MOTOR WILL NOT RUN
1.Confirm 120V AC to the controller. Also, to verify correct polarity, check for 120 V AC between hot supply and ground.
If there is no voltage, check for a loose connection where it connects to the controller.
2.If there is 120 volts to the controller, check for loose connections or a locked rotor. If the rotor cannot be freed the motor and blower assembly must be replaced.
MOTOR RUNS, PREPURGE TIME ELAPSES BUT MAIN
FLAME NOT ESTABLISHED.
1.Check to see if main manual gas valve is open.
2.Check for a loose connection at the transformer, or a defective transformer.
3.Check for a loose connection at the gas valve.
4.Check for open pressure switches or open reset button. Check for blockage in the intake and exhaust venting or at the vent hoods. If no blockage is found, check vinyl tubing for cuts or crimps. If this tubing is damaged it must be replaced. If these steps do not eliminate the problem, replace the pressure switches.
5.Check to see if there is resistance across the igniter terminal with an OHM meter. If there is no continuity, the igniter is broken and should be replaced.
If the igniter appears to function properly, then verify that the inlet pressure is within the range shown in Table 4. The gas valve supplied on the appliance is not designed to open against a higher inlet pressure of 10.5"WC (2.59kPa) for natural gas and 14.0"WC (3.45kPa) for propane gas. At this time, also check to make sure the inlet pressure is not lower than 4.0"WC (.98kPa) for natural gas and 11.0"WC (2.74kPa) for propane gas. If the inlet pressure is not within these limits then adjust the supply pressure accordingly.
If the inlet pressure falls within the allowable limits, then verify that the manifold pressure, when the gas is fully open, with the heater running, is as called out in Table 4: that is, 4.0"WC (.98kPa) for natural gas and 10.0"WC (2.46kPa) for propane gas for the 120 and 150 models and 0"WC (0kPa) for both natural and propane gas 199 and 250 models. If the manifold pressure is not correct then adjust accordingly. See "ADJUSTMENT PROCEDURE" in "OPERATING INSTRUCTIONS" sections for manifold pressure adjustment procedure.
6.If the inlet and manifold pressures are within the limits specified in step 5, then reset the appliance. Verify 24V AC at the gas valve during the three
(3) second ignition trial, after the igniter reaches operating temperature.
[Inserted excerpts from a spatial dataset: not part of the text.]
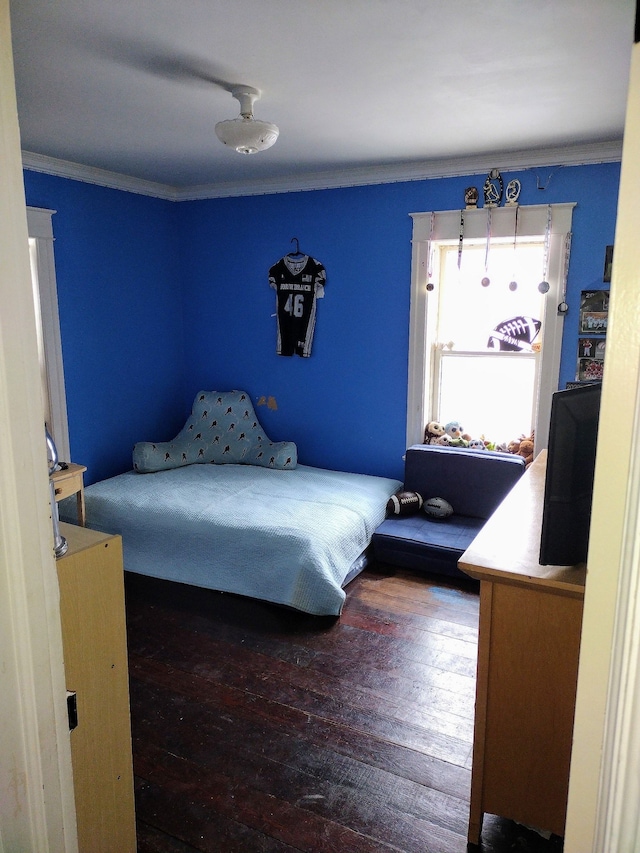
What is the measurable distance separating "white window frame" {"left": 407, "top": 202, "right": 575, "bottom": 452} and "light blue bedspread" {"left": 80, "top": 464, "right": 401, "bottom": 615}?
77 cm

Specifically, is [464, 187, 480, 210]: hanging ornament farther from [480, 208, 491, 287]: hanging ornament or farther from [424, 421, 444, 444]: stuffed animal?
[424, 421, 444, 444]: stuffed animal

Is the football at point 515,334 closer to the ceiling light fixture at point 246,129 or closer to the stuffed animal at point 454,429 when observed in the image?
the stuffed animal at point 454,429

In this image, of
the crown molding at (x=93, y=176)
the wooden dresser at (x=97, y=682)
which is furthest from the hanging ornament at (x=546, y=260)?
the wooden dresser at (x=97, y=682)

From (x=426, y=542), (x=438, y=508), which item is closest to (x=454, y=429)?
(x=438, y=508)

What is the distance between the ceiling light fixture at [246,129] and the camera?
2.46 metres

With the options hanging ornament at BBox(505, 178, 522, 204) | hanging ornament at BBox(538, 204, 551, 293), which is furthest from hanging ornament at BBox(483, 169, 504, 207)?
hanging ornament at BBox(538, 204, 551, 293)

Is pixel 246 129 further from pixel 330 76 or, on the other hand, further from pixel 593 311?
pixel 593 311

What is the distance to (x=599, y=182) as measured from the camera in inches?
137

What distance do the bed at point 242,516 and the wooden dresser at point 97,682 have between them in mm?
1573

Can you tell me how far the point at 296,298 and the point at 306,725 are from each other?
9.86 ft

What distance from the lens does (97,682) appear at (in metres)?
1.50

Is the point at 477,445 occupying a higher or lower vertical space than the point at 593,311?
lower

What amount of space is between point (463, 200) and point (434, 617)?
2.58 metres

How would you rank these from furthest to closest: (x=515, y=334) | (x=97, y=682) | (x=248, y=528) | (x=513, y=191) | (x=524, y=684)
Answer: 1. (x=515, y=334)
2. (x=513, y=191)
3. (x=248, y=528)
4. (x=524, y=684)
5. (x=97, y=682)
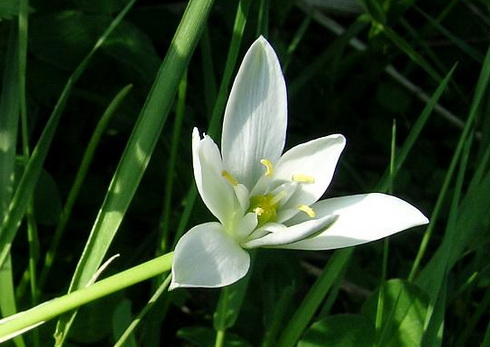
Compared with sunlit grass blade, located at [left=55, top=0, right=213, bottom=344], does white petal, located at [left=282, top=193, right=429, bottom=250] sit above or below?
below

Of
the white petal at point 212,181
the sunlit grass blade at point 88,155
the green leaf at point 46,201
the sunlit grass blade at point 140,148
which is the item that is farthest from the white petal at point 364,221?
the green leaf at point 46,201

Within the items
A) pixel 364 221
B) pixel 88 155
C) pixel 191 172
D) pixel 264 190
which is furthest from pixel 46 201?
pixel 364 221

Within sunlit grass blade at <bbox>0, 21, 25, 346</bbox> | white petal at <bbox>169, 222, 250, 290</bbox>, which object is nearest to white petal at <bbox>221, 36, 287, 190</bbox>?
white petal at <bbox>169, 222, 250, 290</bbox>

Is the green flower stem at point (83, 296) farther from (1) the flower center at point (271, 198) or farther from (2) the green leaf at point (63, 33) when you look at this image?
(2) the green leaf at point (63, 33)

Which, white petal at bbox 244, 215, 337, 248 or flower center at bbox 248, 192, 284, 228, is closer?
white petal at bbox 244, 215, 337, 248

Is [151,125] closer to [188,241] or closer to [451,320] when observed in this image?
[188,241]

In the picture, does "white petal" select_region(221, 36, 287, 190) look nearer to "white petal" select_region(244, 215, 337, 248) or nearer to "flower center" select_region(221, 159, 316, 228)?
"flower center" select_region(221, 159, 316, 228)
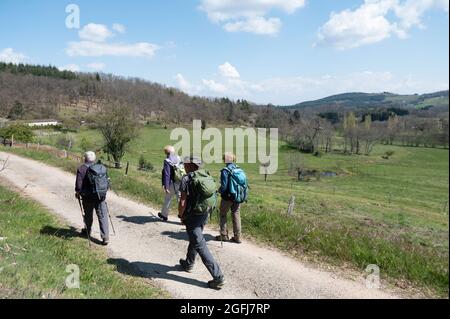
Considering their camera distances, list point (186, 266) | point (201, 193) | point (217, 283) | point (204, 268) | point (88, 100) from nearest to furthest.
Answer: point (217, 283)
point (201, 193)
point (186, 266)
point (204, 268)
point (88, 100)

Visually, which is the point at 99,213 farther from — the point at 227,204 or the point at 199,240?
the point at 199,240

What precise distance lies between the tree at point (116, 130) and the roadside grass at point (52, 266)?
38.4 meters

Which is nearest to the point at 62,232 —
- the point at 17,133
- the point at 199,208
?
the point at 199,208

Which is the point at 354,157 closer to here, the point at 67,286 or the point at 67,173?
the point at 67,173

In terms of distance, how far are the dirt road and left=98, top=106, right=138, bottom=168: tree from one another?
120 ft

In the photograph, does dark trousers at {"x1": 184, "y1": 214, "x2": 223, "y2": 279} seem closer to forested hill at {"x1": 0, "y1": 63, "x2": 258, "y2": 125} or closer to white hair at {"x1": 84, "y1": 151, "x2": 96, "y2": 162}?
white hair at {"x1": 84, "y1": 151, "x2": 96, "y2": 162}

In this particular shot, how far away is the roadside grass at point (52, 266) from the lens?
6070mm

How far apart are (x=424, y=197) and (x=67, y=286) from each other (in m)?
61.4

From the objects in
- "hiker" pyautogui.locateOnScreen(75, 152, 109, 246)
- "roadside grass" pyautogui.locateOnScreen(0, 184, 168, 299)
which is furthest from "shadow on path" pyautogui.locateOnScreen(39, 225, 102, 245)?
"hiker" pyautogui.locateOnScreen(75, 152, 109, 246)

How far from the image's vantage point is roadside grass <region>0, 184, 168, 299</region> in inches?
239

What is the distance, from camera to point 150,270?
780 centimetres

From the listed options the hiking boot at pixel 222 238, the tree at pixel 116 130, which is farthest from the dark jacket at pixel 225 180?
the tree at pixel 116 130

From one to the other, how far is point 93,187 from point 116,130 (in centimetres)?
4106
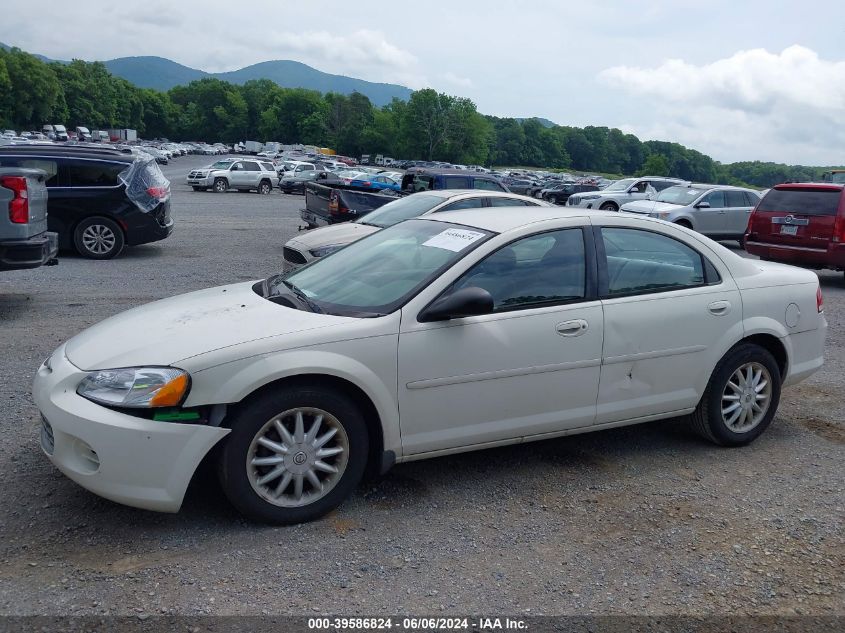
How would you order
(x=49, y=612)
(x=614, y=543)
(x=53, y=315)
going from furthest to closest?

If 24V AC at the gas valve is not seen during this period, the controller must be replaced.
If there is 24V AC at the gas valve during the four second ignition trial and the manifold pressure does not increase above 0" W.C. then verify that the manual gas control valve is in the “ON” position (see page 20). If the valve is in the “ON” position and the previous voltage and gas pressure conditions are met, then the gas valve is defective and must be replaced.
Note that a positive manifold pressure reading of approximately 1.5" (.38 kPa) W.C. is normal during the prepurge portion of the ignition cycle due to the location of the gas orifice.
MOTOR RUNS, BURNER LIGHTS MOMENTARILY,
THEN LOCKS OUT
1.Reset the appliance two more times to ensure that all of the air has been purged from the gas line.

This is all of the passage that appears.